Box-Cox transforms the input data x and plots a histogram of the transformed data. The Box-Cox transformation parameter is lambda. If the probability density function (pdf) from which the data have arisen is known and the function density_fn is supplied to calculate it then this pdf is also Box-Cox transformed and the resulting transformed pdf is superimposed on the histogram.

boxcox_plot(
  x,
  lambda = 1,
  density_fn = NULL,
  breaks = "Sturges",
  main = "",
  ...
)

Arguments

x

A numeric vector of data.

lambda

A numeric scalar. Box-Cox transformation parameter \(\lambda\).

density_fn

A function to calculate the pdf underlying the input data.

breaks

The argument breaks of hist. Provided to give control of the appearance of histograms.

main

The argument main of hist. Provided to enable a title to the added to the plot.

...

Further arguments to density_fn (if any).

Value

Nothing, just the plot.

Details

The equation $$y = (x ^ \lambda - 1) / \lambda.$$ is a Box-Cox transformation of a variable \(x\) to produce a transformed variable variable \(y\). The value of the parameter \(\lambda\) governs the behaviour of the transformation.

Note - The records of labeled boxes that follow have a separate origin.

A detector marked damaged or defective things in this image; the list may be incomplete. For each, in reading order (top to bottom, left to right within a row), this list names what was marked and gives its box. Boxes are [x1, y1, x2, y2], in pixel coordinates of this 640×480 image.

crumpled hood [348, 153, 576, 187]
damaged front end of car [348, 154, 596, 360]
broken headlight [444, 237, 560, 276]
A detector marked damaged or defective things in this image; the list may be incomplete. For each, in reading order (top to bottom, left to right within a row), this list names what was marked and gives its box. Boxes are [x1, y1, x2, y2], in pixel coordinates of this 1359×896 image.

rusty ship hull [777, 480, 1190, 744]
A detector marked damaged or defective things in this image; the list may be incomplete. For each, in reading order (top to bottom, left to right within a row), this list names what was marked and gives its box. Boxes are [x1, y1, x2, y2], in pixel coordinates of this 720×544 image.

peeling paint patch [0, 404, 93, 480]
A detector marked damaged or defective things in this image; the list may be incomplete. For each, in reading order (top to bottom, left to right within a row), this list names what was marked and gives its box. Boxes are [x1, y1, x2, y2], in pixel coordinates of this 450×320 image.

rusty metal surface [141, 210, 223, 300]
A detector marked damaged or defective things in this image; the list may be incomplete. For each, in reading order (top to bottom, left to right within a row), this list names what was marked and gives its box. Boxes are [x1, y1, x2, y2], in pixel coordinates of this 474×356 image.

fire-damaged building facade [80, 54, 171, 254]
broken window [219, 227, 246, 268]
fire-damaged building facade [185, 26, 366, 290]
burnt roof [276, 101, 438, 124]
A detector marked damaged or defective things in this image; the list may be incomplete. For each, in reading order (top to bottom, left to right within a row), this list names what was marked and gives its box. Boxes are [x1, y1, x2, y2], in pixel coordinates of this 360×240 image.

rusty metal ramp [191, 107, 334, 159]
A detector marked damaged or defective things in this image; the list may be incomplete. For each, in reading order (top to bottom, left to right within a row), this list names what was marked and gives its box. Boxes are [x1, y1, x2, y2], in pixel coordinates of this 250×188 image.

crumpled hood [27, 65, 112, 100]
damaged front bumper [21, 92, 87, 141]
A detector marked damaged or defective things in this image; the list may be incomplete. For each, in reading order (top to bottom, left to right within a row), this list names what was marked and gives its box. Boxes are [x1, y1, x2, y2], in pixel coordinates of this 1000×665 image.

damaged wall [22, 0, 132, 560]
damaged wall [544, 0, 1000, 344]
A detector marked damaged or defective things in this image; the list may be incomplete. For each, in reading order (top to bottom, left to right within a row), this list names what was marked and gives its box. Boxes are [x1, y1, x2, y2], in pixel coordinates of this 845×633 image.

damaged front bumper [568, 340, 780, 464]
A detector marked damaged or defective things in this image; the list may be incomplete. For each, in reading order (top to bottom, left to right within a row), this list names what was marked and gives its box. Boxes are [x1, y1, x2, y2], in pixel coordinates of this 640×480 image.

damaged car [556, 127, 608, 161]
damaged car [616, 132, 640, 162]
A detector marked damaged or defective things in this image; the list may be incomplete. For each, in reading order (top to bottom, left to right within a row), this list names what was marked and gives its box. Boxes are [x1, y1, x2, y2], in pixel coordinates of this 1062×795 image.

See the vignette Chapter 2: Graphs (More Than One Variable) for more details of what the code in Examples below is doing.

Examples

# Log-normal distribution --------------------

# X has a log-normal distribution if ln(X) has a normal distribution

# Simulate a sample of size 100 from a log-normal distribution
x <- rlnorm(100)

# Plot the data and the log-normal density function
boxcox_plot(x, density_fn = dlnorm, main = "data and true density function")

# If we want to transform to approximate normality which power should we use?
boxcox_plot(x, density_fn = dlnorm, lambda = 0, main = "after transformation")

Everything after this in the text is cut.